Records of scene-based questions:
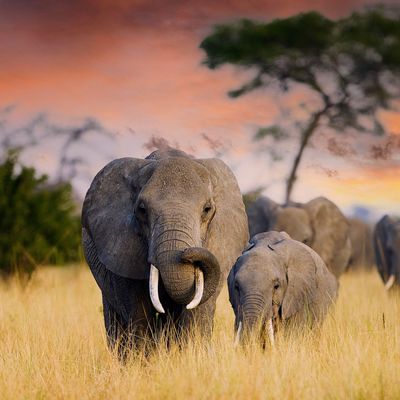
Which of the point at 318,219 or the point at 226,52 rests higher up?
the point at 226,52

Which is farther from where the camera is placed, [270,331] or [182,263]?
[270,331]

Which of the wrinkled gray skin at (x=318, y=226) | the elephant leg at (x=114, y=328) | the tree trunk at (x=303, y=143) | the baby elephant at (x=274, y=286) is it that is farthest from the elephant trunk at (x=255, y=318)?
the tree trunk at (x=303, y=143)

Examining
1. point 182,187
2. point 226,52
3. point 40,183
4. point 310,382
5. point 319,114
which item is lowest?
point 310,382

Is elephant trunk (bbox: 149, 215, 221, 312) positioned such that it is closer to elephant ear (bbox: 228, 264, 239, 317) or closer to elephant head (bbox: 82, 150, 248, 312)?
elephant head (bbox: 82, 150, 248, 312)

TASK DIRECTIONS: Please copy every item above word for word, leaving out the pictures.

TASK RESPONSE:
Which of the point at 318,219 or the point at 226,52 rests higher up?
the point at 226,52

Which is farther from where the camera is placed, [270,331] or [182,263]?
[270,331]

Which of the wrinkled gray skin at (x=318, y=226) | the elephant leg at (x=114, y=328) | the tree trunk at (x=303, y=143) | the baby elephant at (x=274, y=286) is it that is farthest from the elephant trunk at (x=255, y=318)?
the tree trunk at (x=303, y=143)

Examining
1. point 182,187
2. point 226,52
3. point 40,183
4. point 310,382
5. point 319,114
which item is lowest?
point 310,382

Is elephant trunk (bbox: 149, 215, 221, 312) positioned such that it is closer to elephant ear (bbox: 228, 264, 239, 317) or closer to elephant head (bbox: 82, 150, 248, 312)?
elephant head (bbox: 82, 150, 248, 312)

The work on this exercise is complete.